### Tasks for this exercise
a) How would you translate this sentence from the multiple sclerosis trial summary into Spanish: "Understanding the brain activity involved in walking adaptation is crucial for developing effective rehabilitation strategies."?
b) According to the multiple sclerosis trial summary, how many participants did the study enroll?
c) Could you reproduce the multiple sclerosis trial summary from "Trial results for" up to and including "in this population."?

### Page extract
= = = = = = =

Trial results for a study investigating the neural mechanisms of split-belt treadmill adaptation in people with Multiple Sclerosis were posted on ClinicalTrials.gov on 2025-07-03. A key finding from the analysis was that Transcutaneous Electrical Nerve Stimulation (TENS) reduced cortical activation by a mean difference of -0.078 (p=0.007) in people with multiple sclerosis when comparing TENS ON and TENS OFF conditions.
Background
Many individuals with multiple sclerosis experience challenges with balance and mobility, which can significantly increase their risk of falls. Understanding the brain activity involved in walking adaptation is crucial for developing effective rehabilitation strategies. This study aimed to explore these neural mechanisms and to assess whether nerve stimulation could enhance walking performance and adaptation in this population.
Trial design
This completed study, identified as Phase NA, enrolled 51 participants with Multiple Sclerosis. The trial's objectives included identifying the brain areas most active during walking adaptation and determining if nerve stimulation could make walking adaptation more effective. Participants engaged in split-belt treadmill training, with comparisons made between training sessions with and without Transcutaneous Electrical Nerve Stimulation (TENS).
Key results
The trial results included several key measurements and analyses:
- For Change in Cortical Activation (Unitless GLM beta weight (HbO)), the Least Squares Mean was 0.054 (Standard Error 0.021) for Split-belt Treadmill Training Without TENS, and -0.024 (Standard Error 0.021) for Split-belt Treadmill Training With TENS. Another measurement showed 0.074 (Standard Error 0.025) without TENS and -0.016 (Standard Error 0.025) with TENS.

= = = = = = =

### Data under study
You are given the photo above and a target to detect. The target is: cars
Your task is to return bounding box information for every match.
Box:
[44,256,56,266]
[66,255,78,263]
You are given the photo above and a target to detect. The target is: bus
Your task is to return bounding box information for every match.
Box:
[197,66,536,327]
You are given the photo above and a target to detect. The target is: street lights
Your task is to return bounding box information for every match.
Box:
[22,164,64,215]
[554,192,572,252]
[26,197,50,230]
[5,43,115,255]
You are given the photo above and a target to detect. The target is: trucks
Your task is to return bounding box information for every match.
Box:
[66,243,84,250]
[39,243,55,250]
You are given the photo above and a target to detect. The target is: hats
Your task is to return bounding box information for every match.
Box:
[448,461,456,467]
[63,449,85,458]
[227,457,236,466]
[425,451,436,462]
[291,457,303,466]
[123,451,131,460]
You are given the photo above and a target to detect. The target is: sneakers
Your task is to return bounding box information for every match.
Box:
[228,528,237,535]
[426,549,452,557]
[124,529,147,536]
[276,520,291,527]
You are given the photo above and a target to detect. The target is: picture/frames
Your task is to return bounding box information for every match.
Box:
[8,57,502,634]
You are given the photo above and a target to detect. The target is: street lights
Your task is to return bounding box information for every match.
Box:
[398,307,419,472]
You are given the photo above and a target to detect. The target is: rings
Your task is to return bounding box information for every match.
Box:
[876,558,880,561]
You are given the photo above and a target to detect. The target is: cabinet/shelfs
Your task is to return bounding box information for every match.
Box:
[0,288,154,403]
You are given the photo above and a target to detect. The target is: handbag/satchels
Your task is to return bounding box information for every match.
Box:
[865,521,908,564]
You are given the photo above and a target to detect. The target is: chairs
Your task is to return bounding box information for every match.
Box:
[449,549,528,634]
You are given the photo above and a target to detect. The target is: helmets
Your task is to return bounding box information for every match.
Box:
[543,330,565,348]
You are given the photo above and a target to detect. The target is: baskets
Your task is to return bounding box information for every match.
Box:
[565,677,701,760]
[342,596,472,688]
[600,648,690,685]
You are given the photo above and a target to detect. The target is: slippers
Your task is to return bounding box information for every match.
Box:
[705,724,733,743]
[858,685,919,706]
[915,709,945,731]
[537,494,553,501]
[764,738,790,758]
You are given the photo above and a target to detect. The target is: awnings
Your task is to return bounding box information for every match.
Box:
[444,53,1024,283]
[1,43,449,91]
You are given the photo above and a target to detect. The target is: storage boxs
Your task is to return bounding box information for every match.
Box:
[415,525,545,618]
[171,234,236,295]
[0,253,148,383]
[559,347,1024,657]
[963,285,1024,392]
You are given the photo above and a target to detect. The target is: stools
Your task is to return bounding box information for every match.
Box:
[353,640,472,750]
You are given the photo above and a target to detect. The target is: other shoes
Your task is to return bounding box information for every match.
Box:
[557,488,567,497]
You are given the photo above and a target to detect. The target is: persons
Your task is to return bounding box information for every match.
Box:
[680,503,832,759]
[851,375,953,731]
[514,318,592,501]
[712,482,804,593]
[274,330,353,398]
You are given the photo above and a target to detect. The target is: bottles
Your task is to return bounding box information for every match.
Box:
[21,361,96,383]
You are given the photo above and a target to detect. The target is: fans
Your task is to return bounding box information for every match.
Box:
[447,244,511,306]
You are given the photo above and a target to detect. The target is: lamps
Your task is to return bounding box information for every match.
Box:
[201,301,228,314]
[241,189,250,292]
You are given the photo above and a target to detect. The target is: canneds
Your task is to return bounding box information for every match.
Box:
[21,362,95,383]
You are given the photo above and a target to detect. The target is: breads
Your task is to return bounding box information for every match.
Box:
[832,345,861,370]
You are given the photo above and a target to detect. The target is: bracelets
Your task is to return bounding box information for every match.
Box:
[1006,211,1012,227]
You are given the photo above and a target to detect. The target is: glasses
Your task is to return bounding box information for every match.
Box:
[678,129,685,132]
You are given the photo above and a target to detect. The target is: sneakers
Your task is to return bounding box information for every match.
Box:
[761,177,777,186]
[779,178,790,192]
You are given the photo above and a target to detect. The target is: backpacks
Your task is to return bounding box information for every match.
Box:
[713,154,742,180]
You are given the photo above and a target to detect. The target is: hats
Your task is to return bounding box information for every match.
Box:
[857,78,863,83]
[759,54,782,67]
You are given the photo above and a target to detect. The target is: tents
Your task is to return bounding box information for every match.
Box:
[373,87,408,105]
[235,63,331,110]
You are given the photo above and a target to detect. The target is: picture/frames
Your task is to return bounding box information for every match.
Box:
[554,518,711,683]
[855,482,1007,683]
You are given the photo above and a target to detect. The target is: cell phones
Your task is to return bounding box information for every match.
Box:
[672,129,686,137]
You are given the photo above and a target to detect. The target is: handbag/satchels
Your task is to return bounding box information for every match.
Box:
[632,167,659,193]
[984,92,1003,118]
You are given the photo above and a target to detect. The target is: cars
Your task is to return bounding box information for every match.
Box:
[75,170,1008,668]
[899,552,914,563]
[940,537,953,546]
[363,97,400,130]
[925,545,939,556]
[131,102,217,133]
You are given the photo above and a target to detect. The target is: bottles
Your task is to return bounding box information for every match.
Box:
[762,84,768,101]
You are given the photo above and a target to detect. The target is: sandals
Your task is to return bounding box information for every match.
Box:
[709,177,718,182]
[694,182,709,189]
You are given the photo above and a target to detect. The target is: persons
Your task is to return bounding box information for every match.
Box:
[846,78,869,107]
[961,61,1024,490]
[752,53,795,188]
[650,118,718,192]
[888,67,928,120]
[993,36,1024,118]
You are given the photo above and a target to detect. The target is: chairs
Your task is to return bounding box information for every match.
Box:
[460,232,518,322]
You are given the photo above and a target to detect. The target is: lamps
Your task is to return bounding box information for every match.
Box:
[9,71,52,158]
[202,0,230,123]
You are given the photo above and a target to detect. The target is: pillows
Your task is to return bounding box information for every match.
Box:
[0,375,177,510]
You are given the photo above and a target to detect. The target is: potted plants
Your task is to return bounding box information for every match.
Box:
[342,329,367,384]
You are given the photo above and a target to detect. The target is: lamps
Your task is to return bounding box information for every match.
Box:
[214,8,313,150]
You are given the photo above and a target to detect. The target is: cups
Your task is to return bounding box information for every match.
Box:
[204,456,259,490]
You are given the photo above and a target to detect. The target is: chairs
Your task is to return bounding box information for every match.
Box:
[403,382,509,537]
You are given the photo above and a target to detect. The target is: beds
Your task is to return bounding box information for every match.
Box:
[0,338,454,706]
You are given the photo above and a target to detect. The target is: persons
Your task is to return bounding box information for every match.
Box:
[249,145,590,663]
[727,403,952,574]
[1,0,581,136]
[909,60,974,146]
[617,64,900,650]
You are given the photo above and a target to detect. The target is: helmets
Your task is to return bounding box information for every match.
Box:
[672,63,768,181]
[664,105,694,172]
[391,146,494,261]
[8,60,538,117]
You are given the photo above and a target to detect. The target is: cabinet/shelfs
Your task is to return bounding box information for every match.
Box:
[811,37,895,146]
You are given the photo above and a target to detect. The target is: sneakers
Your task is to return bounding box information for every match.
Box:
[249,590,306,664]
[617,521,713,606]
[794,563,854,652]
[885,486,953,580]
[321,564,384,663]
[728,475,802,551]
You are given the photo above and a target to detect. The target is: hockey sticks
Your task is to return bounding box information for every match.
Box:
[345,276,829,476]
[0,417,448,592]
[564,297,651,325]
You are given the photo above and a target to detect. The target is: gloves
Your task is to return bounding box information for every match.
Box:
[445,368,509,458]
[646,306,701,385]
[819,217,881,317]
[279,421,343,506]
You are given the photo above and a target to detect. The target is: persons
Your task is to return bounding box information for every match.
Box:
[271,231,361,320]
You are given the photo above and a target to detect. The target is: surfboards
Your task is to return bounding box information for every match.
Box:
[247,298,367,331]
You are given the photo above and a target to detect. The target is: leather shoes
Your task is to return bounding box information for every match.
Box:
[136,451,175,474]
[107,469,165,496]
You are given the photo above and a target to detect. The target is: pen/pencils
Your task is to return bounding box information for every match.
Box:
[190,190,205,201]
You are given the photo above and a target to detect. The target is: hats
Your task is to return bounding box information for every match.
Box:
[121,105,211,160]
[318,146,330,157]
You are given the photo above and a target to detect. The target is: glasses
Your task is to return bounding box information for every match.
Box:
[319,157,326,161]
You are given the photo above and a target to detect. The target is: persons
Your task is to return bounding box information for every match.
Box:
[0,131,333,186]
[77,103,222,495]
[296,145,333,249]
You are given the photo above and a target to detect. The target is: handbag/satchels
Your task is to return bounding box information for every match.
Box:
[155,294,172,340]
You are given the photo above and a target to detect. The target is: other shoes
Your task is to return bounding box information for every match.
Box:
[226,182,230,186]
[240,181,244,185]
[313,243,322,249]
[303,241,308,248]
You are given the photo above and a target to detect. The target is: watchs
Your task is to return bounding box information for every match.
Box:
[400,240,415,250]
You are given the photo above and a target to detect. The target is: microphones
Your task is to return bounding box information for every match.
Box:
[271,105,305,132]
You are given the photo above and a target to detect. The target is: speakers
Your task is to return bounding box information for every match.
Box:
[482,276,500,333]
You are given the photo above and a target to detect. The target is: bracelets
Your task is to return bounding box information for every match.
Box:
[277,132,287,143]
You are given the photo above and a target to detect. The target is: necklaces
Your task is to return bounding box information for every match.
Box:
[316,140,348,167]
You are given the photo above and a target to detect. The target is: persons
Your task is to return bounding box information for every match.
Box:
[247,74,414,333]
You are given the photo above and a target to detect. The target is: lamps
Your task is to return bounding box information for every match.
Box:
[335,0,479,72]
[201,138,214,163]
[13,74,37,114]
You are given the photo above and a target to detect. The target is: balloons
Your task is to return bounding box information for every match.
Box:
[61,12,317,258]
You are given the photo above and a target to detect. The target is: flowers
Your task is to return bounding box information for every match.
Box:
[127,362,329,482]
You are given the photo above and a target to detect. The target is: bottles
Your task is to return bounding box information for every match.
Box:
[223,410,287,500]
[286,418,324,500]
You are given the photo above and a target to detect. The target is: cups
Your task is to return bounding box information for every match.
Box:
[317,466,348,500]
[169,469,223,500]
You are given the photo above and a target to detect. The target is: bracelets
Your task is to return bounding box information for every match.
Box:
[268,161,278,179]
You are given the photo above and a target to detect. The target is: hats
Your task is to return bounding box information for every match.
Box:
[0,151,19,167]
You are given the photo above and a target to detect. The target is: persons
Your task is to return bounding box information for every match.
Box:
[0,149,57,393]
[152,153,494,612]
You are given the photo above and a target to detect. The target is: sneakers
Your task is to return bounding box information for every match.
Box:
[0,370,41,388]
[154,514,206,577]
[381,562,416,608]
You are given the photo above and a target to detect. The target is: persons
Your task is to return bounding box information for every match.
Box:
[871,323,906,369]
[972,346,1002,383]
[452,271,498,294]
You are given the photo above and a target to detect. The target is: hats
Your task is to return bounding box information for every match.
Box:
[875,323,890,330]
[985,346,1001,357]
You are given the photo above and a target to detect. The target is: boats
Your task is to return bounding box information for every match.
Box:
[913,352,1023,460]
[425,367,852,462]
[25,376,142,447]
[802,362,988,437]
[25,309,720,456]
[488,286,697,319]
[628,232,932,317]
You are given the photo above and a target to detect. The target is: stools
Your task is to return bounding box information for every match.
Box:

= = = = = = =

### Outputs in order
a) Comprender la actividad cerebral implicada en la adaptación de la marcha es fundamental para desarrollar estrategias de rehabilitación eficaces.

b) 51 participants with Multiple Sclerosis.

c)
Trial results for a study investigating the neural mechanisms of split-belt treadmill adaptation in people with Multiple Sclerosis were posted on ClinicalTrials.gov on 2025-07-03. A key finding from the analysis was that Transcutaneous Electrical Nerve Stimulation (TENS) reduced cortical activation by a mean difference of -0.078 (p=0.007) in people with multiple sclerosis when comparing TENS ON and TENS OFF conditions.
Background
Many individuals with multiple sclerosis experience challenges with balance and mobility, which can significantly increase their risk of falls. Understanding the brain activity involved in walking adaptation is crucial for developing effective rehabilitation strategies. This study aimed to explore these neural mechanisms and to assess whether nerve stimulation could enhance walking performance and adaptation in this population.